- Activity
Extend the forum post about setting the character set for output from a PerlResponseHandler, picking up right after its last sentence.

- Passage shown
★ ★ ★ ★

Hi.
I have a problem with a PerlResponseHandler, regarding the character set used in the
response to a request.
Basically, the question is : how to I set the character set properly for the
"handle" used in
$r->print("string") ?
(where string can be "äéèöü" for example)
Neither of the following (which I do before starting to print output) seems to
work :
$r->headers_out->unset('content-type');
$r->headers_out->set('content-type','text/html;charset=xxxx');
or
$r->content_type('text/html;charset=xxxx');
When I say that it doesn't work, I mean in fact :
- the "Content-Type" response header sent by the server is properly set according to what
I do above (as verified in a browser plugin)
- but if what I print contains "accented" characters, they are not being
encoded properly
So, do I need to set something else so that the $r->print(string) will output "string"
properly ?
Background :
My PerlResponseHandler reads a html file from disk, replaces some strings into it, and
sends the result out via $r->print.

★ ★ ★ ★

- Extracted material
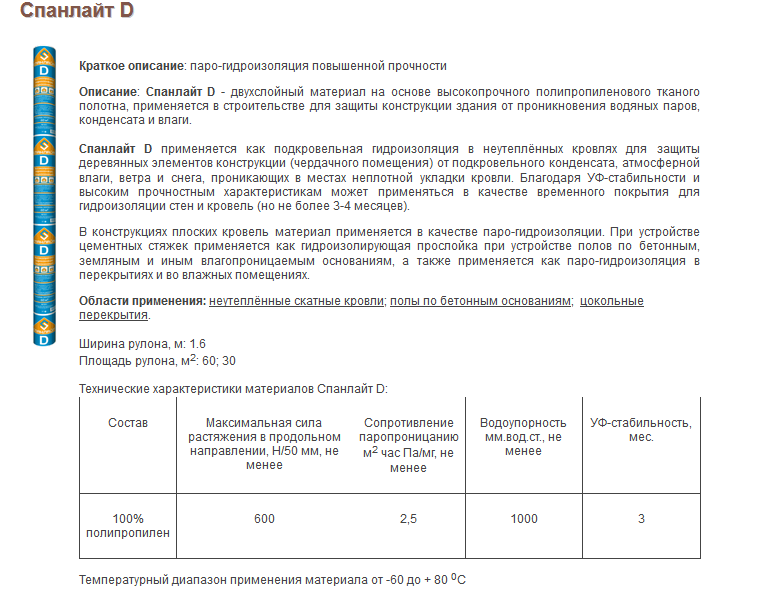 Спанлайт D

D
D
D
D

Краткое описание: паро-гидроизоляция повышенной прочности

Описание: Спанлайт D - двухслойный материал на основе высокопрочного полипропиленового тканого полотна, применяется в строительстве для защиты конструкции здания от проникновения водяных паров, конденсата и влаги.

Спанлайт D применяется как подкровельная гидроизоляция в неутеплённых кровлях для защиты деревянных элементов конструкции (чердачного помещения) от подкровельного конденсата, атмосферной влаги, ветра и снега, проникающих в местах неплотной укладки кровли. Благодаря УФ-стабильности и высоким прочностным характеристикам может применяться в качестве временного покрытия для гидроизоляции стен и кровель (но не более 3-4 месяцев).

В конструкциях плоских кровель материал применяется в качестве паро-гидроизоляции. При устройстве цементных стяжек применяется как гидроизолирующая прослойка при устройстве полов по бетонным, земляным и иным влагопроницаемым основаниям, а также применяется как паро-гидроизоляция в перекрытиях и во влажных помещениях.

Области применения: неутеплённые скатные кровли; полы по бетонным основаниям; цокольные перекрытия.

Ширина рулона, м: 1.6
Площадь рулона, м$^2$: 60; 30

Технические характеристики материалов Спанлайт D:

| Состав | Максимальная сила растяжения в продольном направлении, Н/50 мм, не менее | Сопротивление паропроницанию м$^2$ час Па/мг, не менее | Водоупорность мм.вод.ст., не менее | УФ-стабильность, мес. |
|---|---|---|---|---|
| 100% полипропилен | 600 | 2,5 | 1000 | 3 |

Температурный диапазон применения материала от -60 до + 80 $^0$С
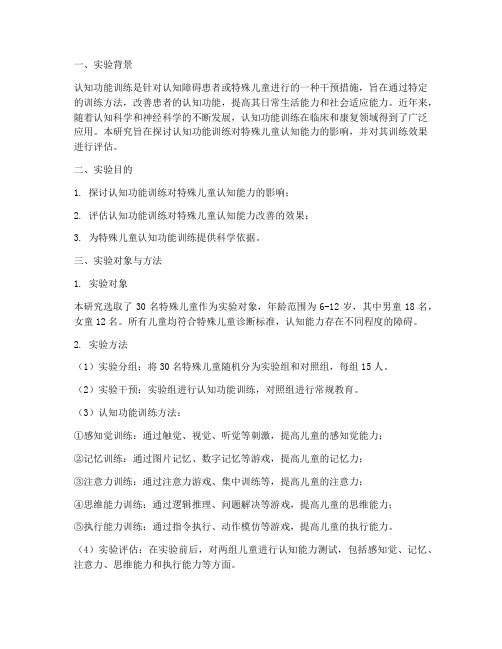 一、实验背景

认知功能训练是针对认知障碍患者或特殊儿童进行的一种干预措施，旨在通过特定的训练方法，改善患者的认知功能，提高其日常生活能力和社会适应能力。近年来，随着认知科学和神经科学的不断发展，认知功能训练在临床和康复领域得到了广泛应用。本研究旨在探讨认知功能训练对特殊儿童认知能力的影响，并对其训练效果进行评估。

二、实验目的

1. 探讨认知功能训练对特殊儿童认知能力的影响；

2. 评估认知功能训练对特殊儿童认知能力改善的效果；

3. 为特殊儿童认知功能训练提供科学依据。

三、实验对象与方法

1. 实验对象

本研究选取了 30 名特殊儿童作为实验对象，年龄范围为 6-12 岁，其中男童 18 名，女童 12 名。所有儿童均符合特殊儿童诊断标准，认知能力存在不同程度的障碍。

2. 实验方法

（1）实验分组：将 30 名特殊儿童随机分为实验组和对照组，每组 15 人。

（2）实验干预：实验组进行认知功能训练，对照组进行常规教育。

（3）认知功能训练方法：

①感知觉训练：通过触觉、视觉、听觉等刺激，提高儿童的感知觉能力；

②记忆训练：通过图片记忆、数字记忆等游戏，提高儿童的记忆力；

③注意力训练：通过注意力游戏、集中训练等，提高儿童的注意力；

④思维能力训练：通过逻辑推理、问题解决等游戏，提高儿童的思维能力；

⑤执行能力训练：通过指令执行、动作模仿等游戏，提高儿童的执行能力。

（4）实验评估：在实验前后，对两组儿童进行认知能力测试，包括感知觉、记忆、注意力、思维能力和执行能力等方面。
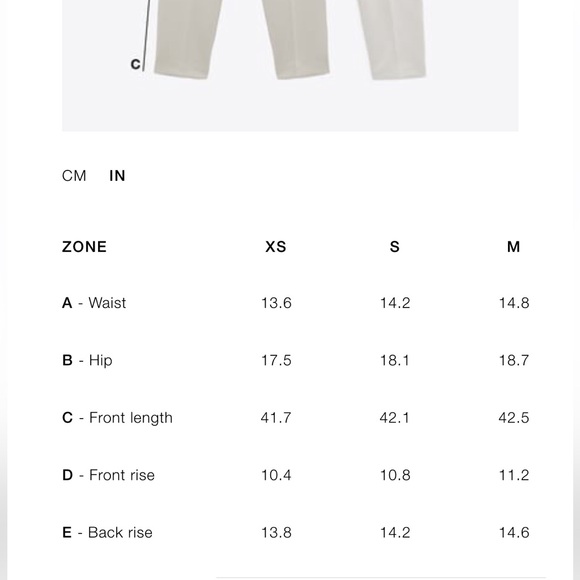 C

CM IN

| ZONE | XS | S | M |
|---|---|---|---|
| A - Waist | 13.6 | 14.2 | 14.8 |
| B - Hip | 17.5 | 18.1 | 18.7 |
| C - Front length | 41.7 | 42.1 | 42.5 |
| D - Front rise | 10.4 | 10.8 | 11.2 |
| E - Back rise | 13.8 | 14.2 | 14.6 |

★ ★ ★ ★

- Result of this exercise
The source html file can be encoded in iso-8859-1 or UTF-8, and it contains a proper
declaration of the charset under which it is really encoded :
<meta http-equiv="content-type" content="text/html; charset=iso-8859-1">
or
<meta http-equiv="content-type" content="text/html; charset=UTF-8">
To read the file, I first open it "raw", read a few lines, checking for the above <meta>
tag. If found, I note the charset (say in $charset), close the file, and re-open it as
open(my $fh,"<:encoding($charset)", $file);
(note : if $charset is "UTF-8", then the open becomes
open(my $fh,'<:utf8', $file);)
I also at that point set the response charset by one of the means above.
Then I read the file line by line, substituting some strings in the line, and print out
the line via
$r->print($line);
etc..
My problem is that, if the input file is for example iso-8859-1 and contains the word
"Männer", the output comes out as "M(A tilde)(some byte)nner" (the bytes corresponding to
the UTF-8 encoding of the "a umlaut").
Can I / should I do something like
binmode($r,":$charset"); # ??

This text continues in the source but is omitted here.